基於單平行四邊形遠端運動中心與後驅器械侵入機構之眼科手術機器人

Abstract

隨著機器人輔助型微創手術對於更高精準度和效率的要求，在機器人結構和降低相關誤差方面需要有更多的突破。傳統上機器人驅動手術器械的推入與拉出是透過安裝一線性馬達在機器手臂的末端來達成。然而，這樣的做法會對機器人末端產生額外重量和力矩，並增加手術器械因振動產生誤差的可能。為了減輕這個問題，我們設計並建造了一台能夠從機器人基底驅動手術器械的推入與拉出運動的平行四邊形類機器人。並將有關的重要設計參數進行組裝誤差的最小化，以提升機器人的精準度。並透過模擬的方式驗證從基座端驅動手術器械的推入與拉出和在末端驅動之間的差別與進步，結果顯示出從基座端驅動對於機器人的精準度有顯著的進步。我們將建造出來的機器人進行相關的實驗，包括精準度和重現性的量測，並證實該機器人在機器人輔助型微創手術的可行性。

With the increasing demand for high-accuracy maneuvers in robot-assisted Minimal Invasive Surgery (MIS), both the kinematic structure and the assembly errors of the microsurgical robot need to be improved. Traditionally, the insertion and retraction motion of the surgical tool is driven by a linear actuator mounted on the end-effector. However, this causes additional mass, inertia, and vibration. To mitigate this problem, a novel microsurgical robot with back-drivable instrument translation is developed. Parameter optimization that considers the assembly errors of the double-parallelogram RCM mechanism is performed in the robot design. Simulation of the back-driven insertion translation against the front-driven one is conducted, showing a great improvement. A prototype of the design is fabricated and implemented, which confirms the effectiveness of the proposed new RCM mechanism. A set of experiment is designed and proposed which evaluates the accuracy and precision of the robot.

------------------------------

作業要求 »
a - 回傳眼科手術機器人摘要中從「基於單平行四邊形遠端運動中心與後驅器械侵入機構之眼科手術機器人」一路到「器人輔助型微創手術的可行性。」的全部內容，一字不改。
b - 根據眼科手術機器人摘要，傳統上手術器械的推入與拉出是怎麼驅動的？

------------------------------

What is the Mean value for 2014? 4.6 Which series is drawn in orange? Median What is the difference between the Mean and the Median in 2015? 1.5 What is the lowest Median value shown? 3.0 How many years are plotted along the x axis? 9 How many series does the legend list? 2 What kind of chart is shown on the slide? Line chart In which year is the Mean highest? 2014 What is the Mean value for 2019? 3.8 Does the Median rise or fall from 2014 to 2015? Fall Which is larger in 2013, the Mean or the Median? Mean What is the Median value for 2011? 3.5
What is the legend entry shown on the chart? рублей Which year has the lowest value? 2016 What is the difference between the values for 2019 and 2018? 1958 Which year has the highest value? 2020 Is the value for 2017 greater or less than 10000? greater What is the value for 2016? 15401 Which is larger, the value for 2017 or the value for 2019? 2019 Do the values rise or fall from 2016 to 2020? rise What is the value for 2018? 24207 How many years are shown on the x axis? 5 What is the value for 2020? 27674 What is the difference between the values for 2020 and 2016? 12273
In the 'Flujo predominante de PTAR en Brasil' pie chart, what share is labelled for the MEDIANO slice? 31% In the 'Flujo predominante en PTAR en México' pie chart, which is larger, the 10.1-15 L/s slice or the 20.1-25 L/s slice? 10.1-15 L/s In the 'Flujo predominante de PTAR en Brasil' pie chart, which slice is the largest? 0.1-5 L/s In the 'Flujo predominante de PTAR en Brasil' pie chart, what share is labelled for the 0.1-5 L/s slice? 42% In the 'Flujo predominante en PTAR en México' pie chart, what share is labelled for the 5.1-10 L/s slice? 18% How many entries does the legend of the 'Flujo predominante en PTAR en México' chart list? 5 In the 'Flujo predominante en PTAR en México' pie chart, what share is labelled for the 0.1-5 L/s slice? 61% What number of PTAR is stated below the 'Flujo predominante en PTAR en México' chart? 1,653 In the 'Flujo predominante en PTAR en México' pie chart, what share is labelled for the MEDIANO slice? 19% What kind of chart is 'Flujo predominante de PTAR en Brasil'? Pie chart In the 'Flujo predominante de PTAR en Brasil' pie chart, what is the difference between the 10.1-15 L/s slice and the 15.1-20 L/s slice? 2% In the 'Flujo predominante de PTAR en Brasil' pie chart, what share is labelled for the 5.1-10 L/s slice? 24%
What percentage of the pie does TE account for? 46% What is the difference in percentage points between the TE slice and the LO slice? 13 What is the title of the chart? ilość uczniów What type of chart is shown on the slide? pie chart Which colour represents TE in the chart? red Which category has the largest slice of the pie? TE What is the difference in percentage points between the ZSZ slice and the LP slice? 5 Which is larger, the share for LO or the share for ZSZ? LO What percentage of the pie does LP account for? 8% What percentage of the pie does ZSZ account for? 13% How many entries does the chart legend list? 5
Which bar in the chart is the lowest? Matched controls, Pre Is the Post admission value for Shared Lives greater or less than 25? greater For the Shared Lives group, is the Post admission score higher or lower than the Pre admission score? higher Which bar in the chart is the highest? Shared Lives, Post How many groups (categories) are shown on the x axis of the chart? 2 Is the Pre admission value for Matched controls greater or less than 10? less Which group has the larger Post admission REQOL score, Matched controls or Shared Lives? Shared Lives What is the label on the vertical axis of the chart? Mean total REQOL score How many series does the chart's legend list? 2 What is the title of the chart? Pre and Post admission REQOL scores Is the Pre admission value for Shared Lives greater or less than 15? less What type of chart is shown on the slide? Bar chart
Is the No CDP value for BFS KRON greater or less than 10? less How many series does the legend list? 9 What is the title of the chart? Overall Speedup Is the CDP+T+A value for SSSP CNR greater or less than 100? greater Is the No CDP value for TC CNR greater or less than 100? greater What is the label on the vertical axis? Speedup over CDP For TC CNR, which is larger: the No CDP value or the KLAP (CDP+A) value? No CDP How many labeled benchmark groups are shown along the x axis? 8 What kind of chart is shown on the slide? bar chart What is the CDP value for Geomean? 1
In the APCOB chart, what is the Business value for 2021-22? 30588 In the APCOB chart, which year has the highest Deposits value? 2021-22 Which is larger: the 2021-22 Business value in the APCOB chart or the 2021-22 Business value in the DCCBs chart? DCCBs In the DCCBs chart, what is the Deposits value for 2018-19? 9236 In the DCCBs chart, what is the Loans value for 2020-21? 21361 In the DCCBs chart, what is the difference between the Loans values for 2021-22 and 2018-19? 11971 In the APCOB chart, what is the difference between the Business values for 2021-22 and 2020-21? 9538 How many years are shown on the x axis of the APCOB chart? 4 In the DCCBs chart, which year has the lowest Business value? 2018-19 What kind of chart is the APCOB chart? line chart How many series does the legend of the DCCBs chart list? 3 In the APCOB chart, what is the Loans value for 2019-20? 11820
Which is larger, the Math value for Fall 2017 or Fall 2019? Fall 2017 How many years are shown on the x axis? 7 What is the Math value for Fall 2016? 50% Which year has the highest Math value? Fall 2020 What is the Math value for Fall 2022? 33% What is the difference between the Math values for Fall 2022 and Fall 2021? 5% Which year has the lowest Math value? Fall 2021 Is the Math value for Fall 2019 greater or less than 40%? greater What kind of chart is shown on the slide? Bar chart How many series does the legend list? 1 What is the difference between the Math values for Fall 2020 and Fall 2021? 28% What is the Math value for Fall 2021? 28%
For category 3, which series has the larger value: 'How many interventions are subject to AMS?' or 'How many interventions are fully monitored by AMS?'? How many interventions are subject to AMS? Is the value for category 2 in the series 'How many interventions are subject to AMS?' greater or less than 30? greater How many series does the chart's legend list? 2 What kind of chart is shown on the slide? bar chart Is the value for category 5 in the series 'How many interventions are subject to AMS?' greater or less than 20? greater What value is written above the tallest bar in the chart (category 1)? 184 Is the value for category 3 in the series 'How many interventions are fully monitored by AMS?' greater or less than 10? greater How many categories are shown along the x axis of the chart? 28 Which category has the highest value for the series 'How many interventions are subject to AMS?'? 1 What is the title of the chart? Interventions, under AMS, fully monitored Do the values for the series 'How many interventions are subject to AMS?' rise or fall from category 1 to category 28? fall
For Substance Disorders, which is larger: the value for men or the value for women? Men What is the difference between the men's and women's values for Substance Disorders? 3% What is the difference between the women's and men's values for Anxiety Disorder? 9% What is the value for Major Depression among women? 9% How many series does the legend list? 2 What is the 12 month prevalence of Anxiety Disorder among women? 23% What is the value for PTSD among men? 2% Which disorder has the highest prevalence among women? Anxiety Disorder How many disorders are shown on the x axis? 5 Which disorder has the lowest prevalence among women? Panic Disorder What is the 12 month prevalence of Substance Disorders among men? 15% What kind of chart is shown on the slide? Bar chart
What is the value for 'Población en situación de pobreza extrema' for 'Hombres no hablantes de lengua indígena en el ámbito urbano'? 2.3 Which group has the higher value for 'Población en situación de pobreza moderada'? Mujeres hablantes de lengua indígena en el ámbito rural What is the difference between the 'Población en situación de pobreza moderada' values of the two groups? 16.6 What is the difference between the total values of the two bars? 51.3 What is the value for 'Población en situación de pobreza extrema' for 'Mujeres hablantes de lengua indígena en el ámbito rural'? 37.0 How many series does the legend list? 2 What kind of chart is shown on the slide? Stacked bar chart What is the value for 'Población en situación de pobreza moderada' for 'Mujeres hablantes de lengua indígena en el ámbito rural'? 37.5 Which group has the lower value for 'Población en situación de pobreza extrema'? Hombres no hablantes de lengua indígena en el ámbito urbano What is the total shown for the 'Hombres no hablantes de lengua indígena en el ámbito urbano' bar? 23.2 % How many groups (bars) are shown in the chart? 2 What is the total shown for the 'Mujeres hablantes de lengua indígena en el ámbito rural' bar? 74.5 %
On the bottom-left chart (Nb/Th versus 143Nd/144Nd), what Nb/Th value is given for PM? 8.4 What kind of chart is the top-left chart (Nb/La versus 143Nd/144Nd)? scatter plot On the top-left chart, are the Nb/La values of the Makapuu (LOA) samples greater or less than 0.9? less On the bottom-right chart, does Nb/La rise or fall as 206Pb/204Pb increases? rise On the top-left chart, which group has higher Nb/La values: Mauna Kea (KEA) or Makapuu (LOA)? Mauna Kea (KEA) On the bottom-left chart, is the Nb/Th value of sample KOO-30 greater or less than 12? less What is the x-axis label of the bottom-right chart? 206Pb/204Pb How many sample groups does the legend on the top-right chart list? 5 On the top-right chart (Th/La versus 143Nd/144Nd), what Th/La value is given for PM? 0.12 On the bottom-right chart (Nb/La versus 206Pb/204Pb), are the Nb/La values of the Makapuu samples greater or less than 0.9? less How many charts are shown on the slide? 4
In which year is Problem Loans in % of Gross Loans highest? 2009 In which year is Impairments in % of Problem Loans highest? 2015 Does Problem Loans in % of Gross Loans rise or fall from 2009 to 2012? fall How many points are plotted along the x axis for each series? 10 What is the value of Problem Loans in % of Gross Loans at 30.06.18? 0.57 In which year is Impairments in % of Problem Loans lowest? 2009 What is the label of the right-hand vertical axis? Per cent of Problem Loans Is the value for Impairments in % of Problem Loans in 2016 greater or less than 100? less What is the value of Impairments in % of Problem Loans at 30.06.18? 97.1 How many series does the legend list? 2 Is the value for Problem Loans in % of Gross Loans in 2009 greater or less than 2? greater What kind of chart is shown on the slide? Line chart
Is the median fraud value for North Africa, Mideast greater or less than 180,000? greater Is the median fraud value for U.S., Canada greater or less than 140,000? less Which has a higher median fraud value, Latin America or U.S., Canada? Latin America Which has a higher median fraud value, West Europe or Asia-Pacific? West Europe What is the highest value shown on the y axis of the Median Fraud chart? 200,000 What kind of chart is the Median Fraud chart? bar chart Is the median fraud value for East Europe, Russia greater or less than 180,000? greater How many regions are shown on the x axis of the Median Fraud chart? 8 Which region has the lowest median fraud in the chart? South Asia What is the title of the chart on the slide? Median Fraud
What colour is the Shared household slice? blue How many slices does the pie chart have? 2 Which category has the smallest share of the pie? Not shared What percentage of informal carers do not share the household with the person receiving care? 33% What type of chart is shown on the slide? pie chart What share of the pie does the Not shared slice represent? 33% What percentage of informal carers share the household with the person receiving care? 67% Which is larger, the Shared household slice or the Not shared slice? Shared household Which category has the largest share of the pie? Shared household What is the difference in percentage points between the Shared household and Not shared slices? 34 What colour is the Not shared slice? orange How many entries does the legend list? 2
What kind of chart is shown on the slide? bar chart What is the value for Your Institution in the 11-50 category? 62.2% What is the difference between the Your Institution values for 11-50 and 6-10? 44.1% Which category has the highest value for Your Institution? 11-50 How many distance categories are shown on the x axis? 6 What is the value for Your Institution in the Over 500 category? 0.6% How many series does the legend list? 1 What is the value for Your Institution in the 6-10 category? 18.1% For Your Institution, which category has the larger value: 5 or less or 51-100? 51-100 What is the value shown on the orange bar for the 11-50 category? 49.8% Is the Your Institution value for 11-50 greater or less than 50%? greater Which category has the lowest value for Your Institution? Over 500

------------------------------

本題解答 »
a -
基於單平行四邊形遠端運動中心與後驅器械侵入機構之眼科手術機器人

Abstract

隨著機器人輔助型微創手術對於更高精準度和效率的要求，在機器人結構和降低相關誤差方面需要有更多的突破。傳統上機器人驅動手術器械的推入與拉出是透過安裝一線性馬達在機器手臂的末端來達成。然而，這樣的做法會對機器人末端產生額外重量和力矩，並增加手術器械因振動產生誤差的可能。為了減輕這個問題，我們設計並建造了一台能夠從機器人基底驅動手術器械的推入與拉出運動的平行四邊形類機器人。並將有關的重要設計參數進行組裝誤差的最小化，以提升機器人的精準度。並透過模擬的方式驗證從基座端驅動手術器械的推入與拉出和在末端驅動之間的差別與進步，結果顯示出從基座端驅動對於機器人的精準度有顯著的進步。我們將建造出來的機器人進行相關的實驗，包括精準度和重現性的量測，並證實該機器人在機器人輔助型微創手術的可行性。

b - 透過安裝在機器手臂末端的線性馬達來驅動。